I agree with this.  I do not combine the different arts that I practice, at least not deliberately in practice.  I practice and train them separately, and I have no interest in trying to combine them into one mixed super-art.  I don't think that usually works out particularly well.

However, in actual use, things have a way of blending when necessary, and everything that you train does affect everything else that you train.  That is unavoidable.


----------



## KamonGuy2 (Apr 30, 2009)

geezer said:


> _Good_ practitioners eh? Well _that's_ my problem. I have my hands full trying to internalize the feel of WT. I really couldn't switch from one to the other at will. OK, maybe in drills and forms.
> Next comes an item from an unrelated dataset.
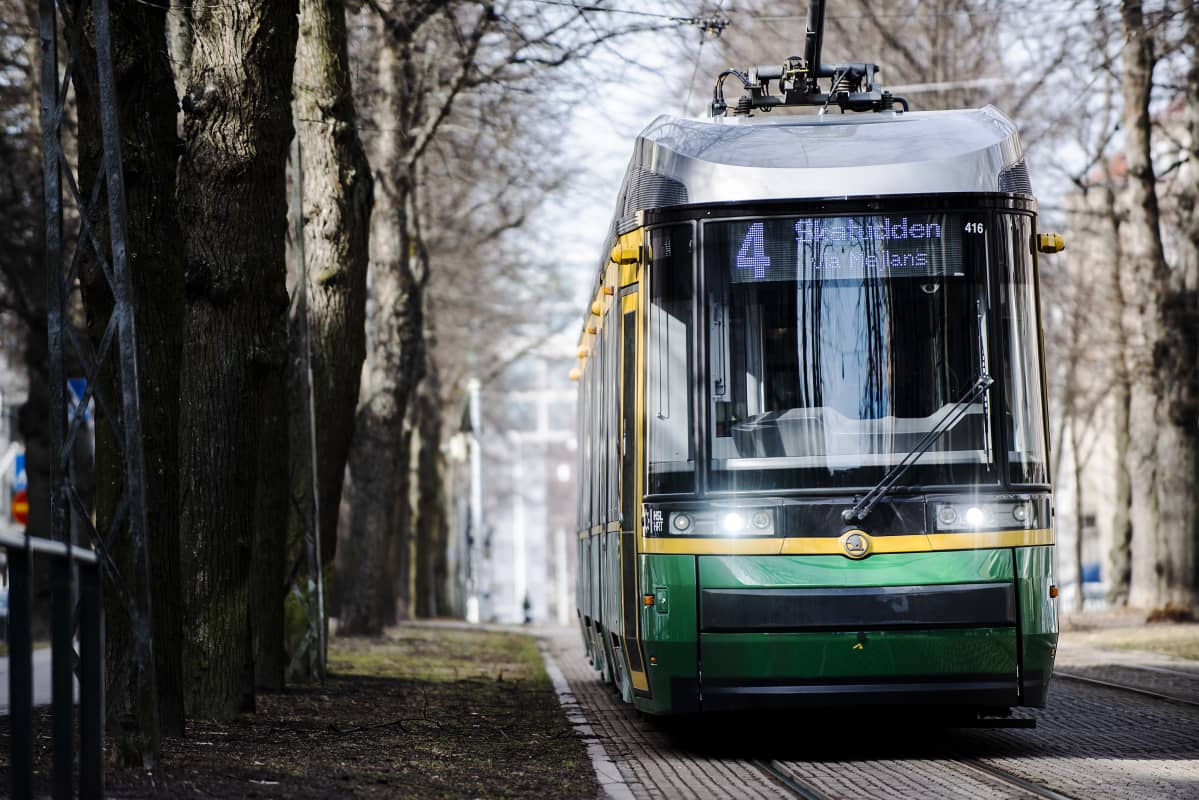 Kuvassa on raitiovaunu Munkkiniemen puistotiellä.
But what happens when you spar? I'd fall into the stances and positions that were most instinctive or deeply trained. I do successfully cross-train with a style of escrima, but it's an eclectic system that allows me to incorporate my WT instincts. So Kamon, what happens when you free-spar? Do you ever find yourself falling into WC mode when doing Karate?


 
Very much so. And the great thing about the club I train in is that they allow it. Like I have said before, under certain conditions, certain arts work. In a sparring situation where you are meant to 'play', you can't obviously use intense wing chun because you would be hurting your opponent. Of course you could tone it down, but it is much easier to use other moves or other arts

In a boxing ring with 14 or 16oz gloves on, with set rules, facing a light footed boxer, it is difficult to spar using wing chun 

That said however, you can still use aspects of wing chun in anything you do. And this is what happens when I do karate free sparring. I am very used to 'hunting' my opponents centre line and use very quick hands. This is great for blocking your opponent. My pak saos do tend to appear quite a lot. Many karate guys also have a habit of turning their back a lot which allows me to close in very easily

But you will find that whatever arts you do, things crossover. This can be a very good thing


----------



## Tensei85 (May 16, 2009)

Well at one time for a long period (around 6 years) I trained Karate, TKD, Wing Chun, Judo, J.J., and B.J.J.
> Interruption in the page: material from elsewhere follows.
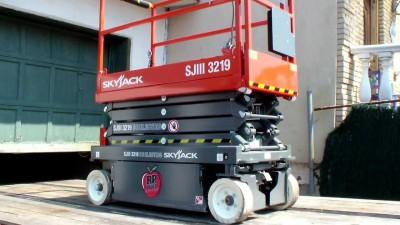 Skyjack 3219 - 19 Feet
I felt that the benefits that I gained were I became more well rounded, understanding of Karate mechanics and Wing Chun mechanics I realized they differed quite a bit but I had to take them for what they are and not over complicate them or get lost in translation. I feel it gave me a better understanding instead of a more sheltered knowledge. (as in being in my own cliche thinking that Wing Chun is invincible, by the way it is 
: )

All kidding aside, some of the drawbacks were time constraints.

I was practicing probably 6-7 days a week with training probably in each around 2 days a given week for probably 2 hours a session give or take. 

So my understanding was better, but my general skill in each was lacking in some departments. Gross motor skills were at times a challenge as well, generally the Judo I was the least adept. 

As time progressed I found myself naturally inclement to one or two styles which i focused on for more of a full time basis. 

So I would say if you have the opportunity to or are studying Karate and Wing Chun or whatever I would take advantage of the situation even now today I wouldn't trade the information I gained for anything.

Even though I'm just studying Wing Chun & Tong Long Quan right now well with Taiji & Bagua on the side and a little dash of Tong Bei or whatever else lol. 

One last point as was brought out before I feel that "fighting" also is a must you can generally adapt what you've learned into these type of environments and over time things become less clouded. (given you begin to understand your own game)  I feel some things can only be learned through fighting. 

Hope this helps in some form.


----------



## qwksilver61 (May 16, 2009)

Coming out of Kwon Jae Hwa's traditional Tae Kwon Do,no.....I would not recommend mixing the two...there was a lot that I had to un-learn,it just does'nt work that way.....two cents......


----------



## BradderzH (Feb 6, 2018)

I've recently left Karate behind after becoming dissatisfied with my club. I've started training at a Wing Chun club to see how it goes so I can't really speak from exprience yet, but I have no intention of trying to mix the two. I have noticed similar concepts alredy though. Maybe someone could make it work. 

As a side note, Peter Consterdine is a 9th Dan in Karate but also practiced Wing Chun for many years. Here's a quote from an article that I'll link below:

"It’s necessary with the Chinese systems to extract some broad principles if you’re going to try and incorporate elements into an expanded, Karate-based martial art. Wing Chun and Hsing I are very good additions for Karate people to blister on to their existing foundation."

‘Shotokan Way’ Interview | Peter Consterdine.com

Really old thread I know, but hope that helps!


----------